Page excerpt |
────────

How could a moratorium fail?

The debates this week have clarified a number of things in my mind, and I think that has been useful. At the same time, I think there’s a lack of clarity about what was proposed, and what the objections are. Given that, I wanted to summarize my position, and then, despite being convinced that there were some pitfalls which I had not considered, explain why the arguments made have not changed my mind overall.

What is being proposed?

The overall proposal is premised on considering future AI systems potentially dangerous. Because of the danger they can pose, we should not allow such systems to be trained unless and until each such system is evaluated for likely risks, and then should not allow it to be released until it’s been shown to be safe via testing. (As an aside, this isn’t treating these future AI systems like nuclear weapons, it’s treating them like buildings, where builders submit plans for approval before building, the plans are checked to ensure the building is safe, up to code, and not breaking laws, and after all that occurs, inspections are required before it can be used.) The proposed mechanism for not allowing such models to be created is an international treaty, because unilateral action is not helpful. Despite this, as outlined below, the treaty could fail. It might be rejected, might be accepted but fail to stop some dangerous systems, or might restrict AI more than is ideal. But if it succeeds, there would be an enforceable set of guidelines that will be developed, mitigating or eliminating the risk of such systems. In addition, such a treaty needs to be backed up by a compliance and verification regime, which would also need to be negotiated. This regime should include restrictions that make it unlikely that potentially dangerous AI is being developed outside the review framework. There are legitimate concerns people might have about the details or general idea of such a treaty, but the arguments I have seen don’t convince me that pushing for a moratorium like the one outlined isn’t the most critical avenue for the world to pursue in order to mitigate what many agree is an existential risk.

Why do people disagree?

────────

Items |
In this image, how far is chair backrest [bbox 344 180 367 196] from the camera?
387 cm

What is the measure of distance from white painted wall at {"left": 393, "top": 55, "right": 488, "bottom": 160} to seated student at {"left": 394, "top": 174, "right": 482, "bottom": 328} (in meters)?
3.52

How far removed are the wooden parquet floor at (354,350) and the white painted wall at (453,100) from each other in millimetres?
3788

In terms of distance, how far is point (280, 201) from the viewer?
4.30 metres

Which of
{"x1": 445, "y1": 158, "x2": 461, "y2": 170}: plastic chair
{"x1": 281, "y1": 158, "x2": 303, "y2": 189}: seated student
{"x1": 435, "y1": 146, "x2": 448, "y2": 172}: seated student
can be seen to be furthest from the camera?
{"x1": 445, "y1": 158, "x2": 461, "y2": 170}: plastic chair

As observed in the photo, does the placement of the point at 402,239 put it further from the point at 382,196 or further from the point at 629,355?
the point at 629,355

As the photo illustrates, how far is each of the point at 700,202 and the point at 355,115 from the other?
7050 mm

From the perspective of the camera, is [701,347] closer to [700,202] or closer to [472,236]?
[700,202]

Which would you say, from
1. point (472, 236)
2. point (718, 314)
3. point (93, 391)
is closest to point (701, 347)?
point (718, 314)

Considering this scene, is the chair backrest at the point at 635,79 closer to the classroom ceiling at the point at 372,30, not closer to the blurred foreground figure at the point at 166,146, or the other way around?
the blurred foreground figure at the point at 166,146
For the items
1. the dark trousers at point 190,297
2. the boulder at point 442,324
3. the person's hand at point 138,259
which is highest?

────────

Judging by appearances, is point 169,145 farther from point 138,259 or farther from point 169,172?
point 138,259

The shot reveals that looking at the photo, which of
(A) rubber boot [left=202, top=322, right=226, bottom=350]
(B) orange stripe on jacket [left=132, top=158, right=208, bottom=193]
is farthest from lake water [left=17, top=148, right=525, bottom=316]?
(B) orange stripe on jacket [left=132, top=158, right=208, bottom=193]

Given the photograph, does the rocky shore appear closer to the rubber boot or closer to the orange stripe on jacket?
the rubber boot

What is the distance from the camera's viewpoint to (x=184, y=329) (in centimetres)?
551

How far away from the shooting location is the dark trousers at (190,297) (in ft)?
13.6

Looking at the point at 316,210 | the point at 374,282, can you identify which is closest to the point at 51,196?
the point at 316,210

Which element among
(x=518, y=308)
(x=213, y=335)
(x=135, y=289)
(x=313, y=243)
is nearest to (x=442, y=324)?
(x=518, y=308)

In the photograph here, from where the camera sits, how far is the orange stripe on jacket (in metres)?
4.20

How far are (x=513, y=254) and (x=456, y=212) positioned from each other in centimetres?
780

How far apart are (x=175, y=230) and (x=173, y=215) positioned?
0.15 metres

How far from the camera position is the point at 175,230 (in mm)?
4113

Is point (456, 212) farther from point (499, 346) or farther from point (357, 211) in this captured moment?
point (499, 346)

────────

Written instruction | Copy the stretch of the moratorium essay from "The debates this" through "is being proposed?" word for word.

Right answer |
The debates this week have clarified a number of things in my mind, and I think that has been useful. At the same time, I think there’s a lack of clarity about what was proposed, and what the objections are. Given that, I wanted to summarize my position, and then, despite being convinced that there were some pitfalls which I had not considered, explain why the arguments made have not changed my mind overall.

What is being proposed?